Sgt. Sean “Sticks” Larkin of Live PD was a hit with viewers as a patrol officer and member of the Gang Unit of the Tulsa Police Department. He is now applying his boots-on-the-ground expertise as a guest commentator on the current season of Live PD, alongside host Dan Abrams of ABC and co-host Tom Morris, Jr.
Real Crime: Why do you think you resonated with the show’s fans?
Larkin: You know, I’ve thought about that. I’m not an actor. I’ve never been on social media (until this past year because of the show). I guess it’s because I don’t dumb things down when I talk — to the camera, to other people, or when the camera is around. I just talk like a regular dude. A lot of law enforcement get in a courtroom and want to sound smart: “The suspect fled from the vehicle.” I’m like: “The guy jumped out of the car and ran.” I guess I just talk at a level like normal people would have a conversation.
RC: What is your favorite crime podcast?
Larkin: I listened to both Serial podcasts. The second one — on Bo Bergdahl — I found fascinating. Back story: My girlfriend at the time was in St. Louis and I live in Tulsa. So back and forth every time I was driving, I listened. But I regularly flip to the podcast app on my phone to see if there’s a new Serial yet. It’s so good.
RC: Do you read any true crime or detective fiction writers?
Larkin: I read M.J. Arlidge’s series featuring Detective Inspector Helen Grace. They take place in the U.K. Eeny Meeny is a great story about a serial killer who picks victims in pairs.
RC: Who is your hero?
Larkin: My father was a career military guy. He served 32 years in the Navy. Without a doubt that’s where my appreciation for structure and the importance of the job came from. I knew when I was seventeen I wanted to be a cop and went to school specifically for it.
RC: What would you say to a young cop starting out?

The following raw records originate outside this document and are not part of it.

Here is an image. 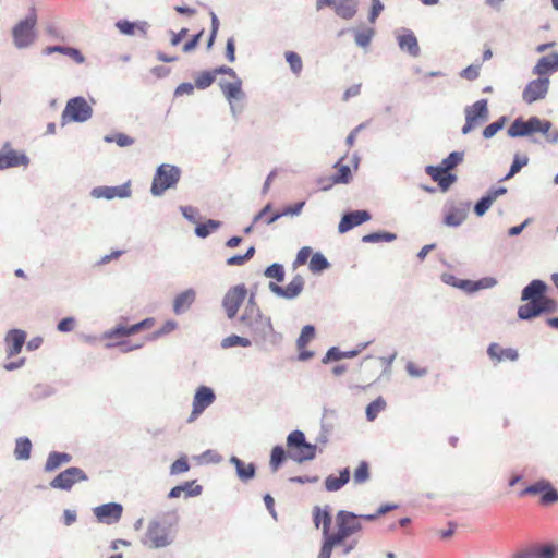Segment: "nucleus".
I'll return each instance as SVG.
<instances>
[{
  "instance_id": "48",
  "label": "nucleus",
  "mask_w": 558,
  "mask_h": 558,
  "mask_svg": "<svg viewBox=\"0 0 558 558\" xmlns=\"http://www.w3.org/2000/svg\"><path fill=\"white\" fill-rule=\"evenodd\" d=\"M215 78V73L204 71L195 77V86L199 89H205L214 83Z\"/></svg>"
},
{
  "instance_id": "53",
  "label": "nucleus",
  "mask_w": 558,
  "mask_h": 558,
  "mask_svg": "<svg viewBox=\"0 0 558 558\" xmlns=\"http://www.w3.org/2000/svg\"><path fill=\"white\" fill-rule=\"evenodd\" d=\"M374 36V29L367 28L355 34V43L361 47H367Z\"/></svg>"
},
{
  "instance_id": "52",
  "label": "nucleus",
  "mask_w": 558,
  "mask_h": 558,
  "mask_svg": "<svg viewBox=\"0 0 558 558\" xmlns=\"http://www.w3.org/2000/svg\"><path fill=\"white\" fill-rule=\"evenodd\" d=\"M286 60L293 73L299 74L302 71L303 63L301 57L294 51L286 52Z\"/></svg>"
},
{
  "instance_id": "8",
  "label": "nucleus",
  "mask_w": 558,
  "mask_h": 558,
  "mask_svg": "<svg viewBox=\"0 0 558 558\" xmlns=\"http://www.w3.org/2000/svg\"><path fill=\"white\" fill-rule=\"evenodd\" d=\"M37 23V15L33 9L32 13L23 21L17 23L12 31L14 45L17 48L29 46L35 39L34 28Z\"/></svg>"
},
{
  "instance_id": "58",
  "label": "nucleus",
  "mask_w": 558,
  "mask_h": 558,
  "mask_svg": "<svg viewBox=\"0 0 558 558\" xmlns=\"http://www.w3.org/2000/svg\"><path fill=\"white\" fill-rule=\"evenodd\" d=\"M181 487H184L183 493L185 494V497L198 496L203 489L201 485L195 483V481L185 482Z\"/></svg>"
},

Larkin: Something I tell younger officers is that to look for bad guys, you have to think like a bad guy. If you are driving in a neighborhood and a car driving toward you turns off on a side street, ask yourself if that car turned down that street because that’s where they wanted to go or were they trying to avoid you? As a police officer, that’s how you’re going to find that car with the gang member with the gun in it, or the guy who’s wanted for robbery and avoiding police. It’s not pure luck that the gang unit finds a gun every day. It’s good police work.
RC: Do you think the public understands that police officers are targets?
Larkin: There’s a guy named Lt. Col. David Grossman who has talked about how in society you’ve got the wolves, which are your bad guys, the people that prey on others. You’ve got your sheep — normal people that go about living their lives not thinking about the bad people out there in the world. Then you’ve got the sheepdogs. They’re the law enforcement, military and people like that. There are people in society that don’t have any idea of what’s out there, of how brutal some people can be.
RC: Do you think watching crime shows makes people more paranoid or more informed?
Larkin: Law Enforcement is always under the microscope, because of the potential for abuse of power. A lot of people forget that we’re regular dudes. We’ve got kid problems, marital problems, alcohol problems just like regular people out there. But someone doesn’t walk up to a doctor or an accountant and cuss them out because they feel like it. For whatever reason, people think that for police officers that’s perfect acceptable. And we just have to take it. A lot of people don’t understand how difficult it is dealing with that. People don’t call the police out to their house because their kid came home with straight As. People call the police when they’re typically in their worst situation. So that’s all law enforcement sees. The crappy side of people’s lives. That why, over years, for some officers it adds up. It’s tough.
RC: How do you cope with that?
Larkin: You’ve got to have an outlet. I have a bunch of friends not in law enforcement and we hang out at the gym. I love to go to the gym. Another part is: I don’t take it personal. There are things people say or do that are obviously personal, but I try not to let it get me.
RC: Do you prefer to be called Sean or “Sticks”?
Larkin: Sean. Sticks is my nickname at work. Nobody calls me that in my personal life. The bad guys, other police officers, attorneys — that’s what everybody calls me because of being on TV. And on the street someone will be like, “Hey sticks!”